— Start DATA ROWS —

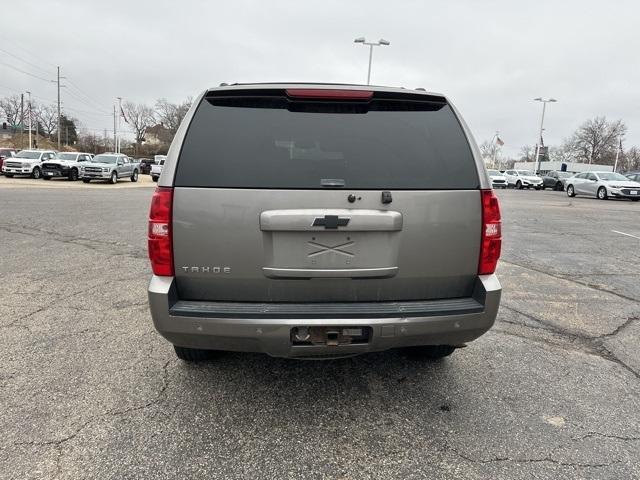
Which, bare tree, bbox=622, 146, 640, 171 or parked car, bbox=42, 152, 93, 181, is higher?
bare tree, bbox=622, 146, 640, 171

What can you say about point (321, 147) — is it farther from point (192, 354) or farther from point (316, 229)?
point (192, 354)

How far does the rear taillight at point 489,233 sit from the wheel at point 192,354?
6.72ft

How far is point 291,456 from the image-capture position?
238 centimetres

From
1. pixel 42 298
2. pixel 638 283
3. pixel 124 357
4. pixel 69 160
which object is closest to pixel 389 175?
pixel 124 357

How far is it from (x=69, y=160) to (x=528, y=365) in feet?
109

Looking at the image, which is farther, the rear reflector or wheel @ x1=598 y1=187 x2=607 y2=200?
wheel @ x1=598 y1=187 x2=607 y2=200

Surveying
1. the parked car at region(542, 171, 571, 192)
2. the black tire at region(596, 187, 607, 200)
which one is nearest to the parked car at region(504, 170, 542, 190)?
the parked car at region(542, 171, 571, 192)

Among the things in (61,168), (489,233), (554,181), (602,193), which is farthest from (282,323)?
(554,181)

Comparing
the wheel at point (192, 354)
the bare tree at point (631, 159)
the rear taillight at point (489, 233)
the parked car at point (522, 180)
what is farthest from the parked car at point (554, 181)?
the bare tree at point (631, 159)

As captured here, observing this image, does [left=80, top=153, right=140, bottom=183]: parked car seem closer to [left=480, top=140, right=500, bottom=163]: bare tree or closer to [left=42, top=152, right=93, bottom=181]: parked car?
[left=42, top=152, right=93, bottom=181]: parked car

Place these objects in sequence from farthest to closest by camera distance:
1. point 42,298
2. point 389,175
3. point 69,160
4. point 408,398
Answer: point 69,160 → point 42,298 → point 408,398 → point 389,175

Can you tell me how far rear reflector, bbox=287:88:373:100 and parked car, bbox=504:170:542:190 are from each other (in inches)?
1671

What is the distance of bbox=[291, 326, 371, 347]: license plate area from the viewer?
2.42m

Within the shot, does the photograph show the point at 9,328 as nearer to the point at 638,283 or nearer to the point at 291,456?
the point at 291,456
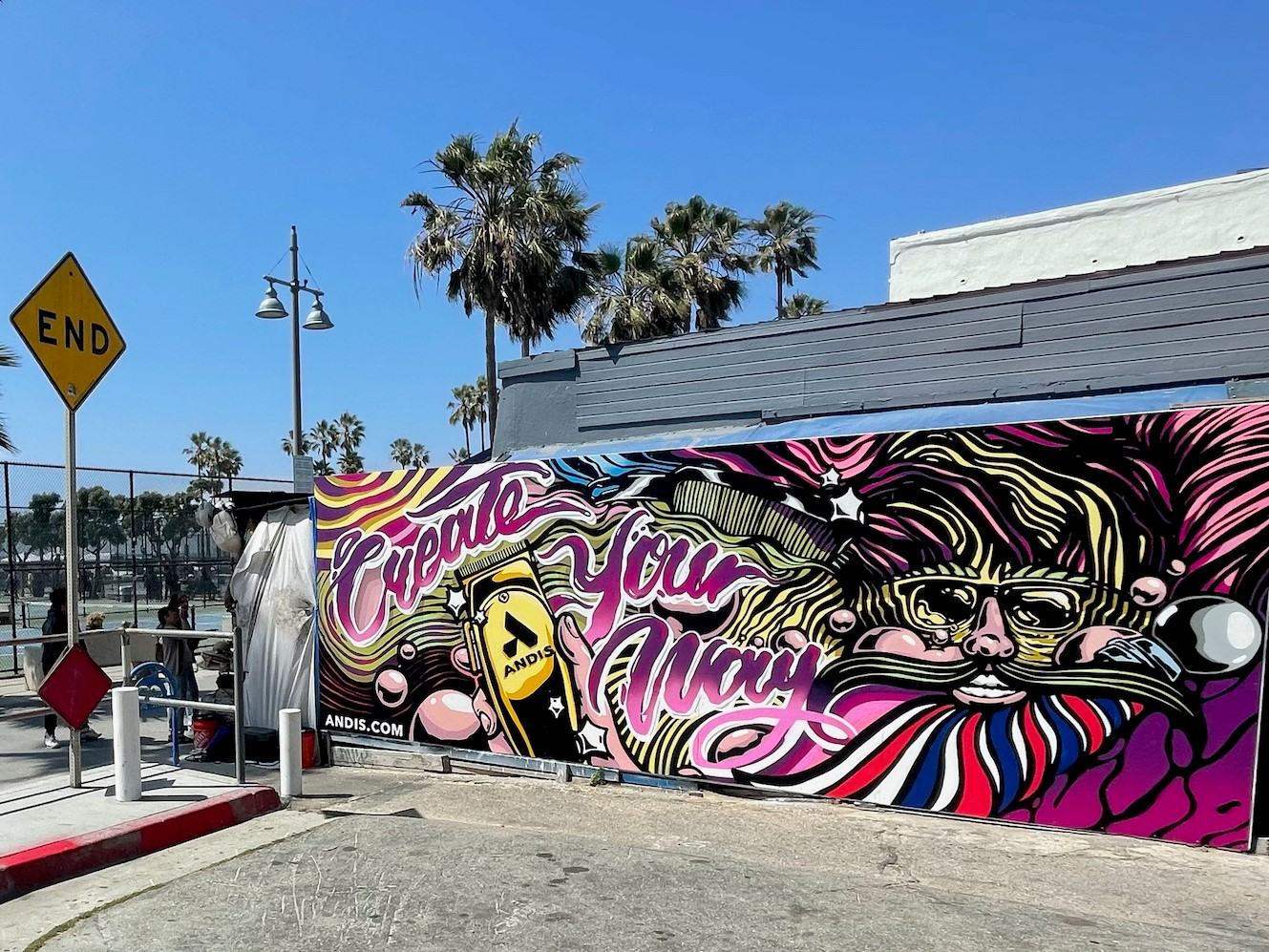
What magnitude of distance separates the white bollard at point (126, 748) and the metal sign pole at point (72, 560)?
55 cm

— End DATA ROWS —

Emit the lines from the line containing "Can you tell" to the final line of the material, inclusive, exactly as written; pictures are excluded.

Can you tell me how far rear reflector, bbox=287:88:373:100 and parked car, bbox=504:170:542:190 are from each other (in inches)?
1671

What is the distance of bbox=[291, 326, 371, 347]: license plate area from the viewer?
2.42m

Within the shot, does the photograph show the point at 9,328 as nearer to the point at 638,283 or nearer to the point at 291,456?
the point at 291,456
What magnitude of distance separates the white bollard at point (126, 748) and the metal sign pole at point (72, 560)?
55 cm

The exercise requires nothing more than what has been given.